* Directions for this task
Your job with the data below is to output exactly the lines from the one holding "order: Perissodactyla" down to the one holding "order: Carnivora", both included, and no others.
- - -
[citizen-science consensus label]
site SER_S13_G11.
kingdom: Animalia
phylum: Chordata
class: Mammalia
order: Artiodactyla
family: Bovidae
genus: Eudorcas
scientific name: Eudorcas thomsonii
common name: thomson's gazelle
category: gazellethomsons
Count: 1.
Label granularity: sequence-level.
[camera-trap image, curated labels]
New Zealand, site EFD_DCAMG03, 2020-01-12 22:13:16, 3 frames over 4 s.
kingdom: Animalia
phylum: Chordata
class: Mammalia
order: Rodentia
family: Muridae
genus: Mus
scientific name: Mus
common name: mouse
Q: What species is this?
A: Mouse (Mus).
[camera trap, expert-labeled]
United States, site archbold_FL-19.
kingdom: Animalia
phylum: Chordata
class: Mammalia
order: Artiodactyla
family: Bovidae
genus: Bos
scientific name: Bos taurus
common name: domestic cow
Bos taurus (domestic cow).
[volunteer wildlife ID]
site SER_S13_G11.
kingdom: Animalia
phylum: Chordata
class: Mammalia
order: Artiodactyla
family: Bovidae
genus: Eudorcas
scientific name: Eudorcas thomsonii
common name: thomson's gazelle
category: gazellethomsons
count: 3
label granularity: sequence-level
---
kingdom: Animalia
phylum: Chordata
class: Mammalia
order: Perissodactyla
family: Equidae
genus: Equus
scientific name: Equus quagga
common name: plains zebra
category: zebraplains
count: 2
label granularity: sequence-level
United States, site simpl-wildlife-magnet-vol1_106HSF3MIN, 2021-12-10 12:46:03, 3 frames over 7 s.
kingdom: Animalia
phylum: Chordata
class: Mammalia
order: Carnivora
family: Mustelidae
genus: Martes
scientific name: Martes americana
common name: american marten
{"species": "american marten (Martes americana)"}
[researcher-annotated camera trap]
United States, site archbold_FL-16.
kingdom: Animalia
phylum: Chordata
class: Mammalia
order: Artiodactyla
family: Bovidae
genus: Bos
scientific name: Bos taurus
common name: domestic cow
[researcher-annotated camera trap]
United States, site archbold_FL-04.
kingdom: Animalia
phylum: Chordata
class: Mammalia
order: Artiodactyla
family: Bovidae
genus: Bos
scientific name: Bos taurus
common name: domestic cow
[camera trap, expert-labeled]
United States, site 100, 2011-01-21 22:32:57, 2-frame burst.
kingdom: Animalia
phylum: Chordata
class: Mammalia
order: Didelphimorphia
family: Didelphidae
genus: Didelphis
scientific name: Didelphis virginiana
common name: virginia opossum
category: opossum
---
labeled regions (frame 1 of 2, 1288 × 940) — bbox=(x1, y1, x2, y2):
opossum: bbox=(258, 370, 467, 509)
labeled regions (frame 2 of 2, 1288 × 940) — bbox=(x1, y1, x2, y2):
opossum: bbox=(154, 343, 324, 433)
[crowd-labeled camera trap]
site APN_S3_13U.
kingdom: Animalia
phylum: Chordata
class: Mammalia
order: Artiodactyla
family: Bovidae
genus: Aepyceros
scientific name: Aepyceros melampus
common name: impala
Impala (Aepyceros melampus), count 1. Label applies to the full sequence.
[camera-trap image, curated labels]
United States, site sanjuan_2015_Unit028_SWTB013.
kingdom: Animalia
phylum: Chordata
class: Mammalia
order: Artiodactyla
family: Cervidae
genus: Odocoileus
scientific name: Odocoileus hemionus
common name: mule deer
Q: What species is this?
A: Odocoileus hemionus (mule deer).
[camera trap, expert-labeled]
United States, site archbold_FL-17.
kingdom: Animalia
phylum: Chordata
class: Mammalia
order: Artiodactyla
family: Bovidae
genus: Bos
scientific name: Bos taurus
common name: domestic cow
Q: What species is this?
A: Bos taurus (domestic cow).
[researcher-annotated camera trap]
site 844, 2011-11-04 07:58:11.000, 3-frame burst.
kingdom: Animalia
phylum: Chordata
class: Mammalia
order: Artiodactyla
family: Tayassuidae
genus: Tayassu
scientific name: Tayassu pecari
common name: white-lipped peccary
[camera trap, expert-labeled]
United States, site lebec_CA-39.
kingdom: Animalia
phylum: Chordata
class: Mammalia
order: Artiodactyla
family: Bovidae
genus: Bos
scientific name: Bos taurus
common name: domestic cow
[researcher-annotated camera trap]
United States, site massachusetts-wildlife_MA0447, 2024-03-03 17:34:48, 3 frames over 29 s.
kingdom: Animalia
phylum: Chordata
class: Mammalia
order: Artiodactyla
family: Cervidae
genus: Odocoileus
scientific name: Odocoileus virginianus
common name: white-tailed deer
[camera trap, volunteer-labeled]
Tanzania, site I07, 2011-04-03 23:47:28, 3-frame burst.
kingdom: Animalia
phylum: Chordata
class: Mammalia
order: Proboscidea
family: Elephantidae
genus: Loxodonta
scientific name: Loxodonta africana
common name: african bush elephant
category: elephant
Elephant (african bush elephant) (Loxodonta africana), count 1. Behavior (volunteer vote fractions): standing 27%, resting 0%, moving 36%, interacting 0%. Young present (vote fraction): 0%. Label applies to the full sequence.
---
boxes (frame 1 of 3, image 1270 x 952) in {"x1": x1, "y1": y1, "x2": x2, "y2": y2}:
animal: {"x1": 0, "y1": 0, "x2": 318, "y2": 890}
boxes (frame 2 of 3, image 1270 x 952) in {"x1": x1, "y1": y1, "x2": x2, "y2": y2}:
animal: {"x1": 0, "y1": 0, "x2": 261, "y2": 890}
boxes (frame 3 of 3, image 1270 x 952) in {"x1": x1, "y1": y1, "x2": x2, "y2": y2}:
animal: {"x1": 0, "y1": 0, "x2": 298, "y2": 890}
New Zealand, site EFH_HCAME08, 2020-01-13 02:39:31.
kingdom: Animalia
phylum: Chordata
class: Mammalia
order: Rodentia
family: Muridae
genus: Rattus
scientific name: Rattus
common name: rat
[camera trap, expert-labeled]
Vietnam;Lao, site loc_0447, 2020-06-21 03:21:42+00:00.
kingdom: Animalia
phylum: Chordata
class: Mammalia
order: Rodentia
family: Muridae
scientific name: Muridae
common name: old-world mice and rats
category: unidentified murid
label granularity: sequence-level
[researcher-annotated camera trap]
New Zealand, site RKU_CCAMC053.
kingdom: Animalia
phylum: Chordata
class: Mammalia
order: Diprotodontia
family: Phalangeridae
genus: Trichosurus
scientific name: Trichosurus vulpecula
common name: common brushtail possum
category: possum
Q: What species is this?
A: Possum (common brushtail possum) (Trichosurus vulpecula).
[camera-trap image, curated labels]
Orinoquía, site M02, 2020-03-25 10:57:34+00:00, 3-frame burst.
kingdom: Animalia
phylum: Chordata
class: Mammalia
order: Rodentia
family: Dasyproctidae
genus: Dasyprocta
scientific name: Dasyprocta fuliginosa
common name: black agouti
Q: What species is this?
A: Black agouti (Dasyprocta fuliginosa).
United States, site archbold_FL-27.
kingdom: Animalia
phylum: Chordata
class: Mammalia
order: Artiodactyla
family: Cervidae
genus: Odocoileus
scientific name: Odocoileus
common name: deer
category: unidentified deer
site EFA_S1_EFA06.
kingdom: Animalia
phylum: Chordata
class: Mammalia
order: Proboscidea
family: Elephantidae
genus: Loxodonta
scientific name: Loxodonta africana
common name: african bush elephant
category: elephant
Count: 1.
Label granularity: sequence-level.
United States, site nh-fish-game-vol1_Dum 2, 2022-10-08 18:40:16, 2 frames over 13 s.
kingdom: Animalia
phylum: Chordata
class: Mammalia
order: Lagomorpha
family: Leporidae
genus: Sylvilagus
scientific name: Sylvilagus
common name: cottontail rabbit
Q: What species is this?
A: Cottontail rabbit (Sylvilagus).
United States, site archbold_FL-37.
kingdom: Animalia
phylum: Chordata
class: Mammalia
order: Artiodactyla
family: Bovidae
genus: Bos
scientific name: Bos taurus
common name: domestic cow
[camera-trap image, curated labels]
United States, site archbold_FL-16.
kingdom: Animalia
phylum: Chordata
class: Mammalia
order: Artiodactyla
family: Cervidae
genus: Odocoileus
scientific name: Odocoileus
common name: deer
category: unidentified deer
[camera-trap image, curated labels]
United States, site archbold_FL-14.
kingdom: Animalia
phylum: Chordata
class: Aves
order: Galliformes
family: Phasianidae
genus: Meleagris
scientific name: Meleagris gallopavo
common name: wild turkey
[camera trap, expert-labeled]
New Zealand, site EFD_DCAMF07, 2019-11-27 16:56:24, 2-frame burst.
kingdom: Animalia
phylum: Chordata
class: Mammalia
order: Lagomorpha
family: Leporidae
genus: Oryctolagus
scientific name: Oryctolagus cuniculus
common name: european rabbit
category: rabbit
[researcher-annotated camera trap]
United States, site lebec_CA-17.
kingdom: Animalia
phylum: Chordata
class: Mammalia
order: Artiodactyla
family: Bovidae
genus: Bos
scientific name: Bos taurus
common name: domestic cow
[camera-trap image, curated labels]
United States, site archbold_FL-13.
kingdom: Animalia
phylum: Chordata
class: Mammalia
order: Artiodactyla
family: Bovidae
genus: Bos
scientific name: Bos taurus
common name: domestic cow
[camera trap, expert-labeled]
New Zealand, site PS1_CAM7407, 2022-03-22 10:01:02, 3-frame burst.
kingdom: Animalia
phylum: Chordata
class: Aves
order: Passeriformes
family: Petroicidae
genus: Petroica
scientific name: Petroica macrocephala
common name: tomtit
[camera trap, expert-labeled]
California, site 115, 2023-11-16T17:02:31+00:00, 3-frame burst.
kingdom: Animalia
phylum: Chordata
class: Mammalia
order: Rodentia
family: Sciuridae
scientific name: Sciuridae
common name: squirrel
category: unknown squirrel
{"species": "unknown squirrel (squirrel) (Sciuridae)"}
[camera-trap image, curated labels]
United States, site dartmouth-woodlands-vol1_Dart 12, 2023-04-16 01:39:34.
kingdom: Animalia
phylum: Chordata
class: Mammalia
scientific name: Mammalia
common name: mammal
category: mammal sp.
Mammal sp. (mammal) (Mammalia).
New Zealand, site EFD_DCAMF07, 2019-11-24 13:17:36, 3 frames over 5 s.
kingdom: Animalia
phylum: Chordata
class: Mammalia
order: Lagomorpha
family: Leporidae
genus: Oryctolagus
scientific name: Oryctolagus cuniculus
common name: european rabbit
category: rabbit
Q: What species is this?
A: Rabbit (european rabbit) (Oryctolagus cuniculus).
- - -
* Output of the task
order: Perissodactyla
family: Equidae
genus: Equus
scientific name: Equus quagga
common name: plains zebra
category: zebraplains
count: 2
label granularity: sequence-level
United States, site simpl-wildlife-magnet-vol1_106HSF3MIN, 2021-12-10 12:46:03, 3 frames over 7 s.
kingdom: Animalia
phylum: Chordata
class: Mammalia
order: Carnivora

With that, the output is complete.